[Spatial relation data]
Begin

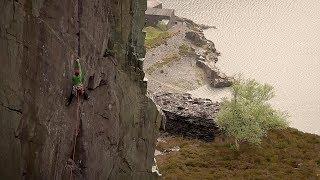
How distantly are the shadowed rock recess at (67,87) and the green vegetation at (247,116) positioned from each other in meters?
22.0

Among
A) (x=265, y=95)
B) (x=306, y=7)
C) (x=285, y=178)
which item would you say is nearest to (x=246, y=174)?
(x=285, y=178)

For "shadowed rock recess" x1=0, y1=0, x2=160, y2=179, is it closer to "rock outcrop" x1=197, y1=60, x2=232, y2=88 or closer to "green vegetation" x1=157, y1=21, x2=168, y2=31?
"rock outcrop" x1=197, y1=60, x2=232, y2=88

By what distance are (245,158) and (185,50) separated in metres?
42.6

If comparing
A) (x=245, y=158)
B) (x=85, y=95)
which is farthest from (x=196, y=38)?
(x=85, y=95)

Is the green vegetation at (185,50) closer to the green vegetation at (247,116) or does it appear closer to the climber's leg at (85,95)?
the green vegetation at (247,116)

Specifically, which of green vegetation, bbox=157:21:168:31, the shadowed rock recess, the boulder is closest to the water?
the boulder

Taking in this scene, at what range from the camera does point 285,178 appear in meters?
47.6

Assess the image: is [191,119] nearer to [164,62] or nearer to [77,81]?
[77,81]

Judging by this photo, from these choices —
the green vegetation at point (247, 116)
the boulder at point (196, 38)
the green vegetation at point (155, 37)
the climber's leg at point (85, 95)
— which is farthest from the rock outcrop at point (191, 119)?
the boulder at point (196, 38)

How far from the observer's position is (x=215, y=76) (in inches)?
3273

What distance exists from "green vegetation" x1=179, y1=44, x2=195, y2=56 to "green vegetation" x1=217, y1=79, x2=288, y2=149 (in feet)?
116

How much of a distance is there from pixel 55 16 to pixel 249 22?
77740mm

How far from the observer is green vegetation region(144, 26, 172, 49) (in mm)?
93938

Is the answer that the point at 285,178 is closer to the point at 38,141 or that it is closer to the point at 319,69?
the point at 38,141
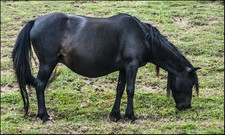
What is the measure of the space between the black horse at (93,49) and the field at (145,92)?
2.10ft

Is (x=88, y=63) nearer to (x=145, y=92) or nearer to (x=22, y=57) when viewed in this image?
(x=22, y=57)

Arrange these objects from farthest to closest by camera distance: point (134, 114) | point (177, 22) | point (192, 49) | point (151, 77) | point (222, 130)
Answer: point (177, 22)
point (192, 49)
point (151, 77)
point (134, 114)
point (222, 130)

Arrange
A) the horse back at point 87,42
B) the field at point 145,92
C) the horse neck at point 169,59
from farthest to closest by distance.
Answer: the horse neck at point 169,59 < the horse back at point 87,42 < the field at point 145,92

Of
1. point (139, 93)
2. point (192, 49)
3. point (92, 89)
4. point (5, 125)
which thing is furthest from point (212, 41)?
point (5, 125)

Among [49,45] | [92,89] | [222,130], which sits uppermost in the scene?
[49,45]

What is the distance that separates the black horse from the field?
64 centimetres

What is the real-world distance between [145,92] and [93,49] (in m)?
2.57

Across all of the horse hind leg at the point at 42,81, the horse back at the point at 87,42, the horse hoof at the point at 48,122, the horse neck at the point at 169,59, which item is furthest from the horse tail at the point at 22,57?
the horse neck at the point at 169,59

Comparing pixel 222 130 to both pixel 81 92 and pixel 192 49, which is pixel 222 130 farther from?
pixel 192 49

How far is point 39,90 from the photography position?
7.15 meters

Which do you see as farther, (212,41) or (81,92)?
(212,41)

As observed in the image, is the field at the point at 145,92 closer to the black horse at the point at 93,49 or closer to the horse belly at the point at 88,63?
the black horse at the point at 93,49

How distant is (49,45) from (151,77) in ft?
13.4

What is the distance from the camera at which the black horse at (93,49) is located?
706 centimetres
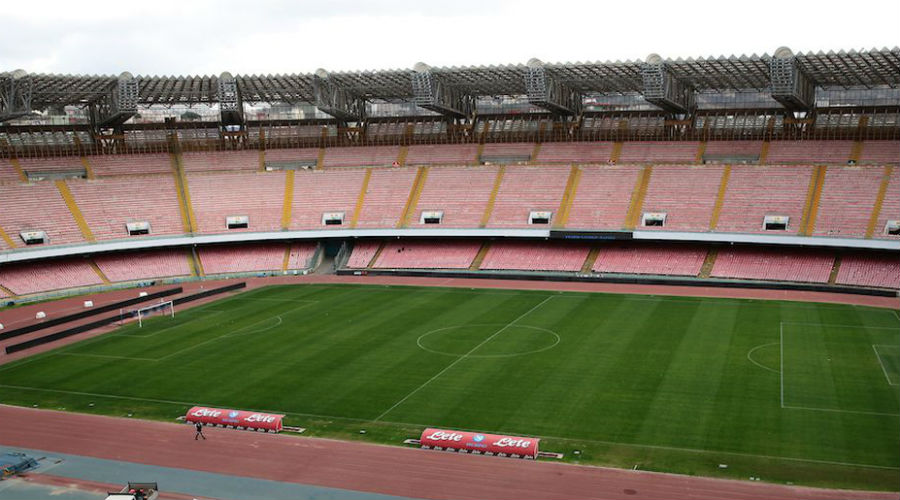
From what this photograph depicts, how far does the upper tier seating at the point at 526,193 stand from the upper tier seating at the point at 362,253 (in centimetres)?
1008

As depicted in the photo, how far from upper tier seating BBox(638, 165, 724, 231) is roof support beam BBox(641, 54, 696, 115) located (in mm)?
5455

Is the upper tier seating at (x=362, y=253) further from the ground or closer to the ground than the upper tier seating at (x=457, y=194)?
closer to the ground

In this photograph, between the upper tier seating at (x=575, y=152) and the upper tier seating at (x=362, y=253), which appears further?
the upper tier seating at (x=575, y=152)

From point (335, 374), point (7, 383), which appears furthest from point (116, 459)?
point (7, 383)

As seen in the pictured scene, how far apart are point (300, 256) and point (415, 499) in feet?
145

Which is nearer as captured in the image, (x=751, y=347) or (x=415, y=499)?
(x=415, y=499)

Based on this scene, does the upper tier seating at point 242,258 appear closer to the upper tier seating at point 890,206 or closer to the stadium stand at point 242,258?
the stadium stand at point 242,258

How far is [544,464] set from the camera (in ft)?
75.3

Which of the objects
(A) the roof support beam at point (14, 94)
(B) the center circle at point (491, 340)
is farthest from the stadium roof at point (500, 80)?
(B) the center circle at point (491, 340)

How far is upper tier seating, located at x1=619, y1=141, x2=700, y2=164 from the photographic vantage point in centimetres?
6444

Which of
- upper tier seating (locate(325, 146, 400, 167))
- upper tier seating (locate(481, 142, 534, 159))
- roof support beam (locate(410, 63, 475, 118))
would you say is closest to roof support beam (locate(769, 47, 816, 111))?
upper tier seating (locate(481, 142, 534, 159))

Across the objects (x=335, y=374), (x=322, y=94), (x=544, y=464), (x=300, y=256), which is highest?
(x=322, y=94)

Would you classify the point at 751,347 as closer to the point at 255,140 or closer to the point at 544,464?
the point at 544,464

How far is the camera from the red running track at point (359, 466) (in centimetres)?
2098
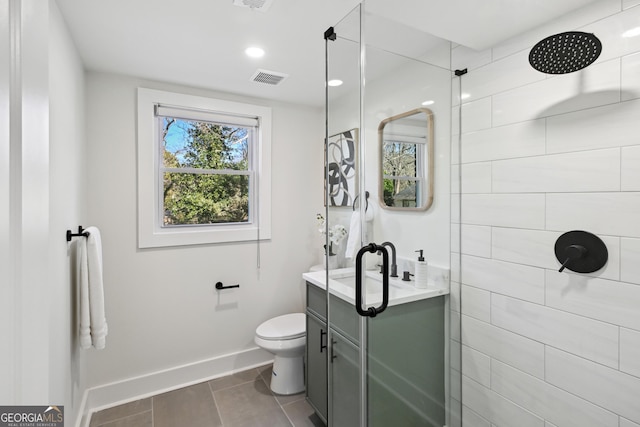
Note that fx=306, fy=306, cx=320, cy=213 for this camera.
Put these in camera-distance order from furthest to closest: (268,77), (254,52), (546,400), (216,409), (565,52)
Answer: (268,77) → (216,409) → (254,52) → (546,400) → (565,52)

End

**TASK REQUIREMENTS:** Can you repeat the stretch of lines from the one containing "How far from the observer's" through the one containing "7.15 meters", leaving out the pictures?

**OUTPUT FOR THIS EXERCISE:**
How far from the observer's position is (x=215, y=76) (in inches)?
3273

What distance exists from "green vegetation" x1=179, y1=44, x2=195, y2=56 to "green vegetation" x1=217, y1=79, x2=288, y2=149 (in feet)?
116

How much of a distance is there from pixel 55 16 to pixel 249 22?
77740mm

How far from the observer is green vegetation region(144, 26, 172, 49) (in mm)?
93938

Is the answer that the point at 285,178 is closer to the point at 38,141 or that it is closer to the point at 319,69?
the point at 38,141
What is the measure of the space between the black horse at (93,49) and the field at (145,92)?
2.10ft

Is (x=88, y=63) nearer to (x=145, y=92) or nearer to (x=22, y=57) when viewed in this image?
(x=22, y=57)

Arrange these objects from farthest to closest by camera distance: point (134, 114) | point (177, 22) | point (192, 49) | point (151, 77) | point (222, 130)
Answer: point (177, 22)
point (192, 49)
point (151, 77)
point (134, 114)
point (222, 130)

Arrange
A) the horse back at point 87,42
B) the field at point 145,92
C) the horse neck at point 169,59
from farthest to closest by distance.
Answer: the horse neck at point 169,59 < the horse back at point 87,42 < the field at point 145,92

Of
1. point (139, 93)
2. point (192, 49)
3. point (92, 89)
4. point (5, 125)
which thing is furthest from point (212, 41)?
point (5, 125)

Among [49,45] | [92,89] | [222,130], which sits uppermost in the scene?
[49,45]

What is the distance that separates the black horse from the field?
64 centimetres

What is the real-world distance between [145,92] and [93,49] (in m)?
2.57

Across all of the horse hind leg at the point at 42,81, the horse back at the point at 87,42, the horse hoof at the point at 48,122, the horse neck at the point at 169,59, which item is furthest from the horse tail at the point at 22,57?
the horse neck at the point at 169,59

Comparing pixel 222 130 to both pixel 81 92 and pixel 192 49, which is pixel 222 130 farther from?
pixel 192 49

How far is point 39,90 from the photography position?
7.15 meters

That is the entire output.